Today’s guest bloggers responded to a call-out we made in the summer for young ambassadors from Leeds to work in the International Relations team in our French twin city of Lille. Rhiannon Copeland and Megan Dunworth tell us about their first few months in their exciting role.

We left Leeds at the end of October 2018 as fresh graduates looking forward to starting a new professional experience at Lille City Council. As a fellow northern, industrial, cosmopolitan city, Lille did not feel too far from home, yet its Flemish architecture, sweet-smelling waffles and not-so-sweet smelling cheese (Maroilles) soon made it clear we were no longer in Yorkshire!

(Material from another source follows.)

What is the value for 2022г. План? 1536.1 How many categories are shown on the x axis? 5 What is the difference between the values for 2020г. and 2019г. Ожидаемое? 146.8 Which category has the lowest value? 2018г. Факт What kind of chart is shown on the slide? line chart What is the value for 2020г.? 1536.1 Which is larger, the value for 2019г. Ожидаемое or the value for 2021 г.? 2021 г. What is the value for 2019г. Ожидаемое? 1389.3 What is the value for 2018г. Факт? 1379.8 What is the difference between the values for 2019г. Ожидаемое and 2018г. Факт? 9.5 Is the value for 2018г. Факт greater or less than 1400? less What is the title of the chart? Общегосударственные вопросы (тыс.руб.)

We grew up together in Leeds attending the same primary and secondary schools before deciding to study French at universities in different cities. We both spent an ERASMUS year living in France during our studies; upon finishing our degree, we were keen to go back to gain more experience in a French working environment as well as improving our language skills and benefiting from French culture. This led us to come across a post on the International Relations Leeds blog, advertising an 8 month paid work experience post at the City Council in Lille. Without realising the other had also applied, we found ourselves accepted onto the programme and in the same city once again!

As part of our role in the International Relations department, we work on projects, events and collaborations between Lille and its fifteen partner cities. These projects are varied and involve creating links with diverse organisations, locally and internationally. The links concentrate on key themes including: youth mobility, sustainable development, education, culture and urban planning.

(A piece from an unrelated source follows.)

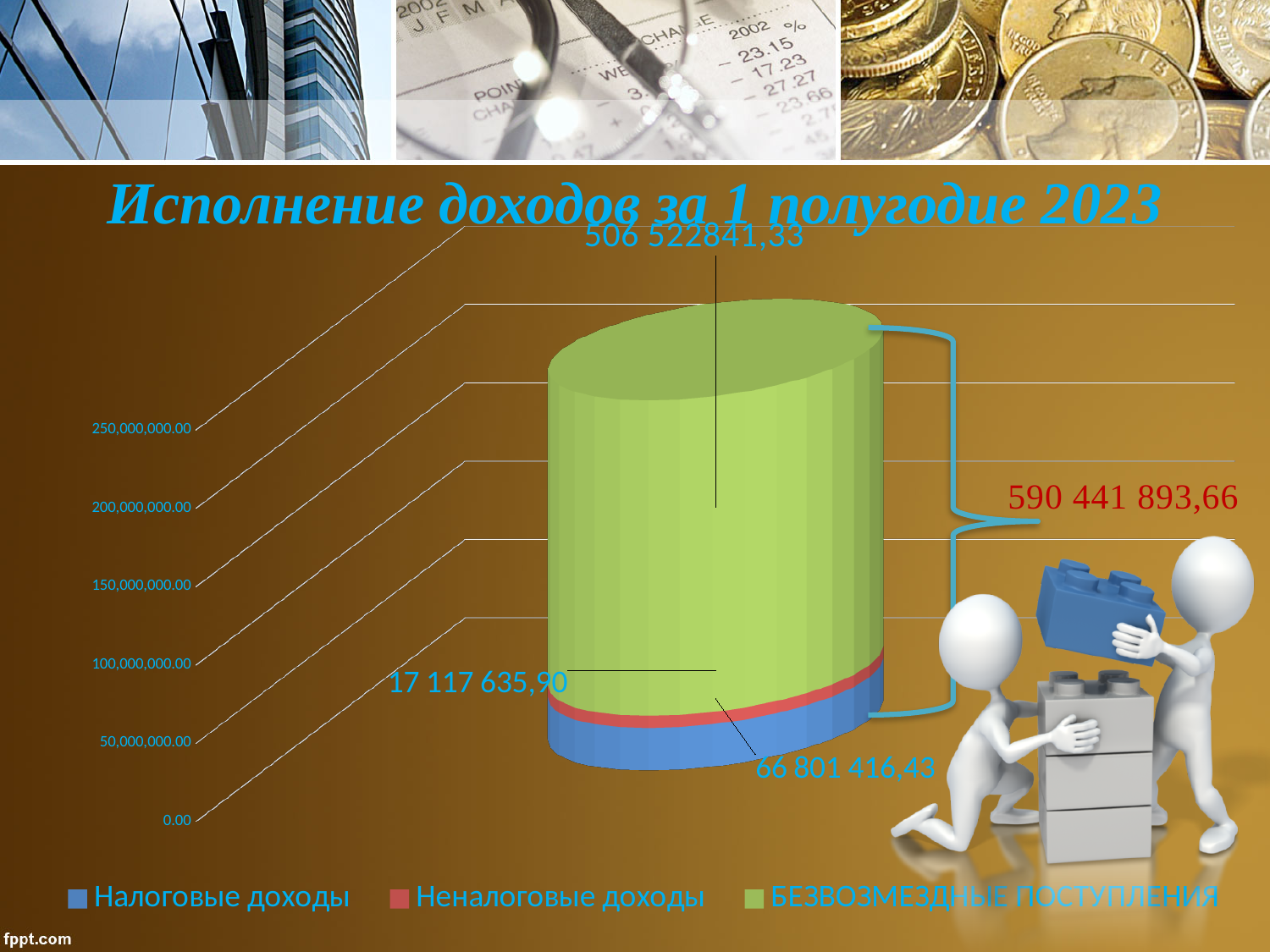
Which series has the highest value? БЕЗВОЗМЕЗДНЫЕ ПОСТУПЛЕНИЯ What is the title of the slide? Исполнение доходов за 1 полугодие 2023 What is the value for Неналоговые доходы? 17 117 635,90 What kind of chart is shown on the slide? Stacked bar chart What is the total of the stacked bar? 590 441 893,66 Which is larger, Налоговые доходы or Неналоговые доходы? Налоговые доходы What is the value for Налоговые доходы? 66 801 416,43 What colour represents Неналоговые доходы in the legend? Red What is the difference between Налоговые доходы and Неналоговые доходы? 49 683 780,53 What is the value for БЕЗВОЗМЕЗДНЫЕ ПОСТУПЛЕНИЯ? 506 522841,33 How many series does the legend list? 3 Which series has the lowest value? Неналоговые доходы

More recently we have been working on more specific projects. For Megan, she has been following a scheme with Nablus in Palestine which aims to restore important heritage sites in the city’s old town. Urban Planning students from Lille and Nablus are working together on important research covering both cities’ restoration projects. She also is collaborating on organisation for joint sports events with Lille, Cologne and Esch-sur-Alzette. For Rhiannon, she is following Lille’s ongoing promotion of international youth mobility, liaising with key associations who work with young people in the region. In the past few weeks, she has been supporting the organisation of a new project focusing on an arts education exchange between primary schools in Leeds and Lille.

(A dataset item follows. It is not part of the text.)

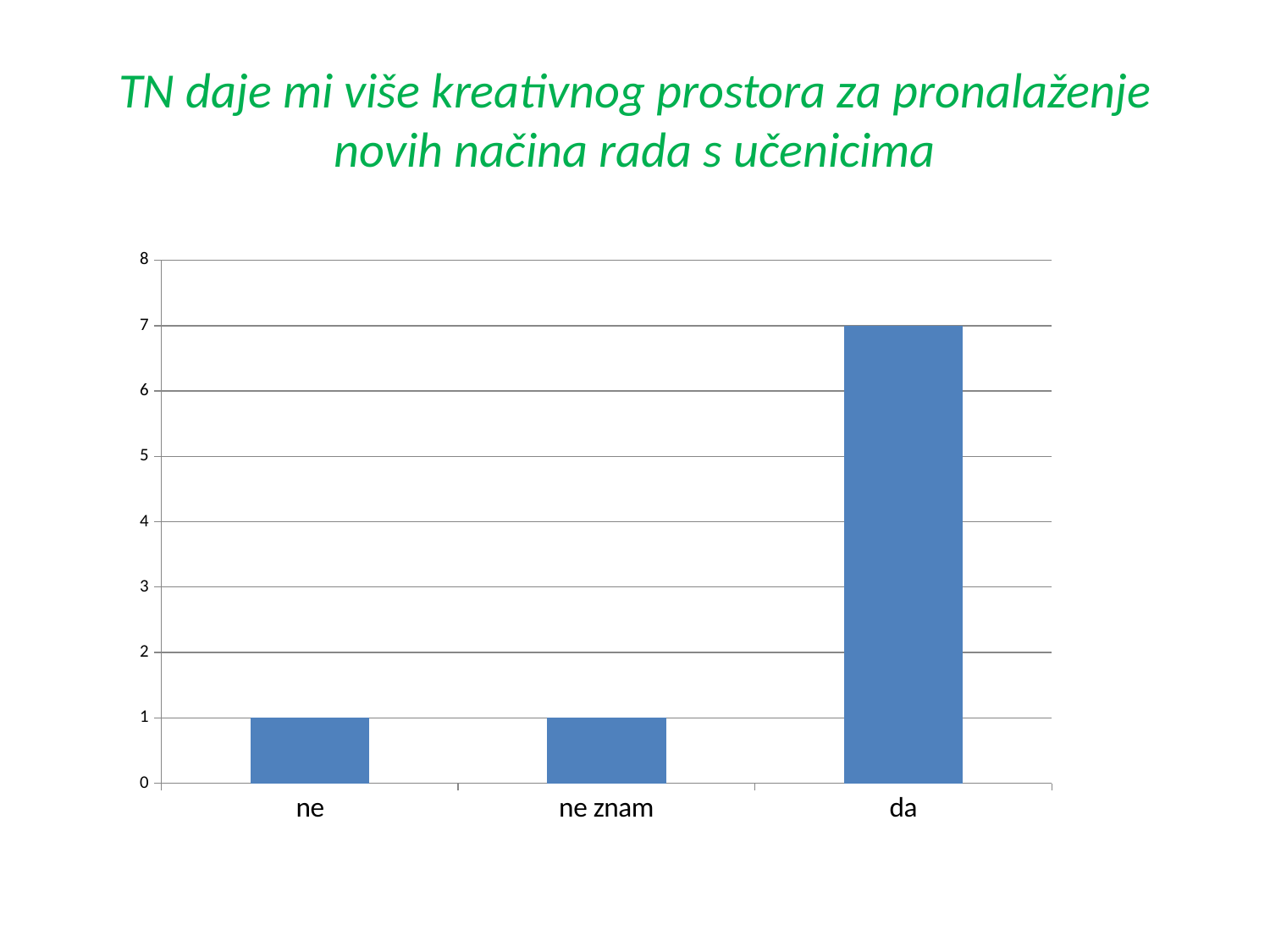
Is the value for "da" greater or less than 5? greater Is the value for "ne" greater or less than 3? less What is the maximum value shown on the vertical axis? 8 What is the value for "ne"? 1 Which category has the highest value? da Which is larger, the value for "da" or the value for "ne znam"? da How many categories are shown on the x axis? 3 What is the value for "da"? 7 What is the value for "ne znam"? 1 What is the title of the slide? TN daje mi više kreativnog prostora za pronalaženje novih načina rada s učenicima What kind of chart is shown on the slide? bar chart What is the difference between the values for "da" and "ne"? 6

One of the highlights of the programme was taking part in the sixtieth anniversary celebrations of Lille’s partner cities (including 50 years partnership with Leeds) during the Festival of International Solidarity. The fifteenth edition of the festival saw many cultural and educational events promoting international unity. It also welcomed delegations from Lille’s partner cities to participate in a round table discussion where representatives exchanged best practises and ideas for reducing carbon emissions. The event was a great opportunity to meet delegations from all over the world and discover their different initiatives for tackling climate change at a local level.

During our time in the International Relations department, we have gained an important insight into cross-border cooperation, city diplomacy and Lille’s vibrant cultural scene. In the next few months, we are looking forward to following the development of existing projects and taking on challenges as new projects evolve.